"Nama kamu siapa?"

Sebuah suara lembut menyapa pendengarannya. Bocah lelaki itu menoleh. Mendapati gadis kecil seusianya berdiri di depannya, dengan tangan memegang payung bernuansa kuning meski atap halte sudah melindungi dirinya dari air hujan. Mata biru yang serupa dengan miliknya itu mengerjap, menunggu jawabannya.

"... Aku ... Taufan," ujar si bocah laki-laki. Kedua netranya belum terlepas dari sosok gadis itu yang entah muncul dari mana.

"Aku Ying." Senyum manisnya terkembang, seperti senang memperkenalkan dirinya.

Taufan hanya diam memandanginya. Gadis itu meletakkan payung kecilnya di dekat bangku halte, lalu mendudukkan tubuh mungilnya di samping Taufan. Tangan Ying merogoh sesuatu di saku jaket, yang ternyata sebuah tape beserta kabel headset.

"Nih, coba kamu dengerin." kata Ying, sambil menyumpalkan salah satu headseat itu ke telinga Taufan tanpa ragu. Anehnya, Taufan tetap diam seolah mempersilahkan Ying berbuat semaunya. "Biar kamu nggak sedih lagi,"

Musik itu pun mengalun pelan di telinga Taufan. Suara gerimis hujan menjadi tersamar di telinganya, seiring dengan perasaannya yang kian membaik.

Taufan menoleh ke arah Ying. Ternyata ia juga mendengar lagu itu melalui satu headset lainnya.

"Benar, 'kan?" kata Ying sambil tersenyum, sadar kalau Taufan menatapnya.

Taufan setuju. Kepalanya mengangguk kecil, tersenyum tipis sambil memperhatikan rintik hujan di depannya.

Sejak saat itu, Taufan selalu memutar lagu yang dikasih Ying setiap dirinya sedih. Atapun takut.

"Blue Eyes" by Meltavi

Boboiboy © Animonsta Studios

Warn : AU, TauYi, gaje, Friendship/hurt/comfort, OOC, dll.

#dailydrabblechallenge theme song

Now Playing : The Carpenters - Close To You

Happy reading!

.

.

.

"Namanya Ying."

Suara percakapan itu menarik atensi Taufan dari berkas-berkas yang sedang ia kerjakan. Ia menoleh. Menemukan tengah rekan kerjanya mengobrol tak jauh darinya perihal karyawan baru di kantor mereka. Awalnya Taufan tidak peduli tentang karyawan baru yang tengah ramai dibicarakan itu. Namun pada saat nama karyawan itu disebutkan, Taufan berubah penasaran.

Jangan-jangan dia?

"Katanya sih dia agak sedikit pemalu."

Percakapan terus berlanjut. Taufan menajamkan pendengarannya sembari berpura-pura memainkan komputer.

"Benarkah?"

"Hm. Dia juga gampang takutan, jadi jangan heran kalau matanya selalu menunduk ke bawah."
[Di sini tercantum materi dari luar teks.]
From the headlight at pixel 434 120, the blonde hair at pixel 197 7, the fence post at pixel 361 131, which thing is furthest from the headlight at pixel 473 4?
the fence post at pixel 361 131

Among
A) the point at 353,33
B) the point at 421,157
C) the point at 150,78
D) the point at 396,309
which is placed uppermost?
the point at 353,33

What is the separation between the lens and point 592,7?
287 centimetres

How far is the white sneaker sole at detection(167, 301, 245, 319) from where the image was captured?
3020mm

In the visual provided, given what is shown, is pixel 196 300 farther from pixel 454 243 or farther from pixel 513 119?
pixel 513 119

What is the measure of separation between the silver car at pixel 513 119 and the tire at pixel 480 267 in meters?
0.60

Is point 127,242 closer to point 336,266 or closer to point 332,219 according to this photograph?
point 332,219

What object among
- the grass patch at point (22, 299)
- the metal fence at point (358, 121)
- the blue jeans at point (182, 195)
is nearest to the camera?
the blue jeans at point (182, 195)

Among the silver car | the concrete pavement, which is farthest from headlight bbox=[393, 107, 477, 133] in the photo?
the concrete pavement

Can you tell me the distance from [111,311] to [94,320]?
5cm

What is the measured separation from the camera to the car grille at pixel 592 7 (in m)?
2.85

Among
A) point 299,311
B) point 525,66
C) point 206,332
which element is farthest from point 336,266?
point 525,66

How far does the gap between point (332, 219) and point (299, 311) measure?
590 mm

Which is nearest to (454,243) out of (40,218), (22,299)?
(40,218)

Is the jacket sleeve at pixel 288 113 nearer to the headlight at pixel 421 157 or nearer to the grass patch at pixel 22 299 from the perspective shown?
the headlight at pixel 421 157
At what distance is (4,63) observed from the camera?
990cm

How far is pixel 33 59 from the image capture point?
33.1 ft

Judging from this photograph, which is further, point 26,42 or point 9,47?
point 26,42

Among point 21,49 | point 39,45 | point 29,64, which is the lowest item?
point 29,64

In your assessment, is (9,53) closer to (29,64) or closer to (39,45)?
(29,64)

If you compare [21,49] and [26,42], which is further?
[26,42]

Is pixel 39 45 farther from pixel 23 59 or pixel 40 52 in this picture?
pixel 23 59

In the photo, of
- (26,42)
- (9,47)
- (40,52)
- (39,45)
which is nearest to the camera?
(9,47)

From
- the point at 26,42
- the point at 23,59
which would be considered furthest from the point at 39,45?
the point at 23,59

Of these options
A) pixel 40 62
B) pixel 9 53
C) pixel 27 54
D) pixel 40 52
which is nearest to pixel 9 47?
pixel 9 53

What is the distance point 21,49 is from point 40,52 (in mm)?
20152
"Heee? Kau tahu darimana informasi itu?"

"Haha, rahasia."

"Dia cantik tidak?"

"Cantik. Lumayan. Anaknya manis sih ..."

Obrolan itu terdengar samar seiring keduanya berjalan menjauh dari tempat Taufan berada. Pemuda itu diam menatap kosong layar di depannya, memikirkan apa yang ia tangkap barusan.

Sepertinya itu bukan Ying yang ia kenal. Berdasarkan obrolan dari rekan kerjanya tadi, semuanya berbanding terbalik dengan sifat Ying. Jadi tidak mungkin dia adalah teman masa kecil Taufan. Pasti ada Ying yang lain.

"Pak Taufan?"

Kepala Taufan menengok cepat ke arah suara yang memanggilnya. "Ya?" tanyanya, mendapati seorang gadis berhijab menghampirinya.

Wanita bertanda nama Yaya Yah itu berkata lagi. "Anda diminta menemui Pak Direktur."

Alis Taufan terangkat. "Sekarang?"

"Ya, Pak."

Taufan menghela napas dan mengucapkan terima kasih pada Yaya. Pemuda tampan itu bangkit dari kursinya, melangkah keluar ruangan editor untuk menemui sang atasan.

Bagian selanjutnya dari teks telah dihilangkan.